After 14 years with Assabet, Aguirre, who knew she wanted to play college hockey, is in her sophomore year at Stevenson University in Maryland. 

“I know specifically when I went to college, I got a different view because people are coming from all across the country,” says Aguirre. “There was another Hispanic girl on my team, and we bonded over that. I never really grew up playing with somebody else who was like me, so I think that was an exciting moment for me.”

This past November, Aguirre was moved to write a blog for the Hockey Players of Color.

“I was inspired by showing other people that you may look different, but you can also be the same and bond with other people,” she says. “I think everybody should just be able to play the game that they love with some of their really close friends.”


Karly Aguirre with her fellow Waltham teammates with younger Waltham players.

In her freshman season, Aguirre scored nine goals in 25 games and earned both UCHC All-Rookie Team and All-MAC First Team honors, and though Covid threw some bumps into her sophomore season, Aguirre has been able to spend some more time in Massachusetts before returning for her next term at Stevenson.
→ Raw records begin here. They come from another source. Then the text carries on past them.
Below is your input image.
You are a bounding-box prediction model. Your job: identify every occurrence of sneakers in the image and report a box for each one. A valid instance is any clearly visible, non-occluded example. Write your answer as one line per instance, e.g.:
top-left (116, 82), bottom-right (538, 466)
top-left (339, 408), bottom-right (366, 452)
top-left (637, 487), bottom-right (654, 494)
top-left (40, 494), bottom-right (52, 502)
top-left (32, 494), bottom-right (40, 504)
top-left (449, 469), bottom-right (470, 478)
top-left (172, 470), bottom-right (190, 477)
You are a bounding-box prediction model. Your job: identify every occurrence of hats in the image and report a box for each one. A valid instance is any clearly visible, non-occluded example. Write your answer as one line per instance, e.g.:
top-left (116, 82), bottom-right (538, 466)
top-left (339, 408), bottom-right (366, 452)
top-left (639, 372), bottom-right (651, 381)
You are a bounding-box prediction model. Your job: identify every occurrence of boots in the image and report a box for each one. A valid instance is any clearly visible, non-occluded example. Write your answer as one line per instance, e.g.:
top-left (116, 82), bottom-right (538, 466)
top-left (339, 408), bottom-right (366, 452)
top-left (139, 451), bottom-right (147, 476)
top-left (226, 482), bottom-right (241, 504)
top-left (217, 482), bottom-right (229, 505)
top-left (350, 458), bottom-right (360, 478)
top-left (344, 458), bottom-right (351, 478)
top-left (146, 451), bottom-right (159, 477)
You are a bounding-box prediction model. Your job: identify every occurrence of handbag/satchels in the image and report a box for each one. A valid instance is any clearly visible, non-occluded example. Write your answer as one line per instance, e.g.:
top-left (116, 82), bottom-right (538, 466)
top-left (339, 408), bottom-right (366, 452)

She may be in no rush to leave Stevenson, either, but she could see hockey in her future. 

“After college, I think I definitely still want to be around hockey, whether it’s coaching or who knows what,” says Aguirre, who admits to being such a rink rat that she and her mom would go looking for games on days she wasn’t playing. “But I definitely want to stick around and be around hockey because it’s something I love – whether playing it or watching it, or teaching somebody how to play.”

If that crosses with the topic of diversity, all the better.

“It’s definitely something that interests me,” Aguirre says. “I never really thought much about speaking to people about it, but it definitely interests me, especially diversity in hockey, and especially growing up with who I was and not being around a lot of people of color.”

Her advice for the next generation?

“My biggest advice for younger kids is to bond over something that you love and don’t worry about how people look or the differences that people have,” Aguirre says. “Whether you’re in a diverse crowd or you all come from similar backgrounds, I think when you can bond over something like the love of the game, I believe it will bring you together and not push people apart. And somebody you didn’t see yourself ever talking to, maybe you will become best friends because you have a similar passion and love for a game like hockey.”